-------- GIVEN TEXT

1. successfully compare PSD and x statistics.
2. use a nonGaussian distribution with a nonconstant PSD0

Hope this helps.

Greg

From: Greg Heath on 6 Aug 2010 17:25

---

On Aug 4, 7:00 am, "Wayne King" <wmkin...(a)gmail.com> wrote:
> "Dean " <jiangwei0...(a)gmail.com> wrote in message <i3b6tk$1a...(a)fred.mathworks.com>...
> >GregHeath<he...(a)alumni.brown.edu> wrote in message <2ba31fe8-f154-4dec-ad32-64cbae041...(a)w12g2000yqj.googlegroups.com>...
> > > On Aug 2, 9:07 pm, "Dean " <jiangwei0...(a)gmail.com> wrote:
> > > > Hi guys,
>
> > > > I understand that a PSD of a white Gaussian noise of is equivalent to its variance. However, I can't even close to get this value using Periodogram routine. I believe I've forget a scale factor somewhere.
>
> > > > For example, I've a WGN of variance of 16, I run a very large number of data sequence through Periodogram, and do a linear fit to the spectrum.. Although the PSD looks flat but the value is wrong.
>
> > > > According to Parseval's Theorem, the area under the spectrum must equal the variance and therefore equivalent to PSD. I found using numerical integration of the area gives me a better estimation.
>
> > > > On the other hand, I expect the variance is also equivalent to the square of the power spectrum. In which I failed to get a good estimation.
>
> > > > Anyone knows how to correctly estimate the variance or has any comments on this please let me know.
>
> > > > Cheers,
>
> > > > Dean
> > > > --------------------Code Here------------------------------------------------
> > > > N = 100000;
> > > > H = spectrum.periodogram;
> > > > x = 4*randn(N,1); % wgn with a variance of 16
> > > > Py = psd(H,x);
> > > > % in dB PSD is flat and equal to 10*log10(16)
> > > > plot(Py.Frequencies,10*log10(Py.Data));
> > > > % then do a linear fit to check if the PSD_hat=10*log10(16), sadly not as I expected.
> > > > trapz(Py.Data)/N % this seem works
> > > > sumsqr(Py.Data)/N % this one doesn't
>
> > > close all, clear all, clc
> > > N = 100000; % N = 100 might be better
> > > randn('state',0)
> > > x = 4*randn(N,1); % wgn with a variance of 16
> > > meanx = mean(x) % 0.012829
> > > varx = var(x) % 16.118
> > > meansqrx = mean(x.^2) % 16.118
>
> > > % NOTE: meanx is to small and N is too large to
> > > % distinguish between the two
>
> > > check = meansqrx-varx % 3.4184e-006
>
> > > X = fft(x);
> > > PSD = abs(X).^2/N; % Not scaled by (1/Fs)

----------------
-------- EXCERPTED DATA

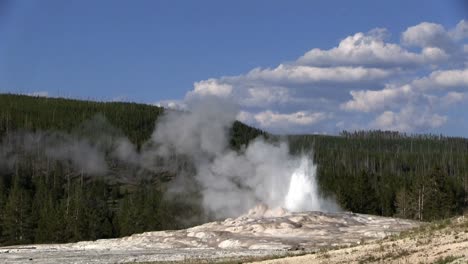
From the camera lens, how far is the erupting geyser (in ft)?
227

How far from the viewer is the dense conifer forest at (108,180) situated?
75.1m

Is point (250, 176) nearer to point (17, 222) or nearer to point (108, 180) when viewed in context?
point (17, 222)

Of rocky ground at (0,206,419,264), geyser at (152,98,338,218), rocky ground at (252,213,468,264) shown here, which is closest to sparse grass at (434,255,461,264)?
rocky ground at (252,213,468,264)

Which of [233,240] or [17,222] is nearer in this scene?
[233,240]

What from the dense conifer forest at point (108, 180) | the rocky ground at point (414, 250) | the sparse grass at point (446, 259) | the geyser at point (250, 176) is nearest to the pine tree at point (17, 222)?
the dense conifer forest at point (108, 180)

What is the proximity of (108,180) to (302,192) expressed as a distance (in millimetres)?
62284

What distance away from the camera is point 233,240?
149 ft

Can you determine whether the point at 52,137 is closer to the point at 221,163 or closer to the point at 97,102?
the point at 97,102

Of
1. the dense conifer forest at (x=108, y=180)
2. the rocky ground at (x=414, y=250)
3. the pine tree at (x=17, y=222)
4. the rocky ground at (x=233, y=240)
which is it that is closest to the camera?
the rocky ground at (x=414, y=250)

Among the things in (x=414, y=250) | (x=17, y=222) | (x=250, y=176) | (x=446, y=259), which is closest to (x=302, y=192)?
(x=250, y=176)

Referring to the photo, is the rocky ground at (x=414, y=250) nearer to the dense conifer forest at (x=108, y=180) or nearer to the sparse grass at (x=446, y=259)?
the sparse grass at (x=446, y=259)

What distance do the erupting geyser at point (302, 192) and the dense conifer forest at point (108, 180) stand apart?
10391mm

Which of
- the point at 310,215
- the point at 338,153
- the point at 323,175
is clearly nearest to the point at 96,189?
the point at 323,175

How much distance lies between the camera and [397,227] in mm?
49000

----------------

> [TASK LIST]:
1 > In the thread on estimating the PSD of white Gaussian noise, translate this sentence into Spanish: "I found using numerical integration of the area gives me a better estimation."
2 > Write the next part of the forum thread about estimating the PSD of white Gaussian noise, picking up after its last line.

> [OUTPUTS BY TASK]:
1 > Descubrí que usar la integración numérica del área me da una mejor estimación.

2 >
> > > meanPSD = mean(PSD) % 16.118
> > > PSDdb = 10*log10(PSD);
> > > meanPSDdb = mean(PSDdb) % 9.5829
> > > illegal = 10*log10(meanPSD) % 12.073
>
> > > Hope this helps.
>
> > >Greg
>
> > HiGreg,
>
> > My main purpose is to find a relationship between variance and Periodogram PSD estimations. The reason I use very large value N is because I believe the value will converge to its true value.
>
> > For example, If I use 100, varx=12.0688 where the theoretical value should be 16.
>
> > I started with WGN because I know its variance and mean of PSD as N->infinity. I don't know any other "Gold standard", I thought it might be wise to start with something I know. (highly appreciate if anyone as any input/comments on this topic).
>
> > For a WGN with variance = 1, its mean PSD and variance are both = 1.. This seems doesn't agree with your comments.
>
> > I am sorry for my understanding, and I am grateful for your answer.
>
> > Dean
>
> Hi Dean, keep in mind that the unmodified periodogram only converges in expected value (the mean) to true PSD as N goes to infinity. The periodogram is no a consistent estimator of the true PSD, which means that its variance will not go to zero. The variance of the periodogram is approximately the square of the true PSD.
>

Hi Wayne,

Is this true for a general random process or are there
caveats? e.g., zero mean, no deterministic trend, etc

If you run the code in my previous post you
will see that I get twice the theoretical
value for varPSD at DC and the Nyquist frequency.

Do you have any idea why?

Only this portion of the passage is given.